Task to complete: All records should be reproduced verbatim.

(Supplied records Opens)

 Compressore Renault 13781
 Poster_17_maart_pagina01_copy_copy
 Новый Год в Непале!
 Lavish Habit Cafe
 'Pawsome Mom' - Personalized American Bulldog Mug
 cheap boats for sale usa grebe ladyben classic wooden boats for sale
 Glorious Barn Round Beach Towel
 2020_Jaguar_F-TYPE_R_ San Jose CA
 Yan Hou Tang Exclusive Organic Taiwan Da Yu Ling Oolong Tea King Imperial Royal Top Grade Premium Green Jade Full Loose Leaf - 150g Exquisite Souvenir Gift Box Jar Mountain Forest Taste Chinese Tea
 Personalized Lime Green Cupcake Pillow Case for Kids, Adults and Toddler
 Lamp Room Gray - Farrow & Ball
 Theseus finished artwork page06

(Supplied records Closes)

Output of the exercise:
 Compressore Renault 13781
 Poster_17_maart_pagina01_copy_copy
 Новый Год в Непале!
 Lavish Habit Cafe
 'Pawsome Mom' - Personalized American Bulldog Mug
 cheap boats for sale usa grebe ladyben classic wooden boats for sale
 Glorious Barn Round Beach Towel
 2020_Jaguar_F-TYPE_R_ San Jose CA
 Yan Hou Tang Exclusive Organic Taiwan Da Yu Ling Oolong Tea King Imperial Royal Top Grade Premium Green Jade Full Loose Leaf - 150g Exquisite Souvenir Gift Box Jar Mountain Forest Taste Chinese Tea
 Personalized Lime Green Cupcake Pillow Case for Kids, Adults and Toddler
 Lamp Room Gray - Farrow & Ball
 Theseus finished artwork page06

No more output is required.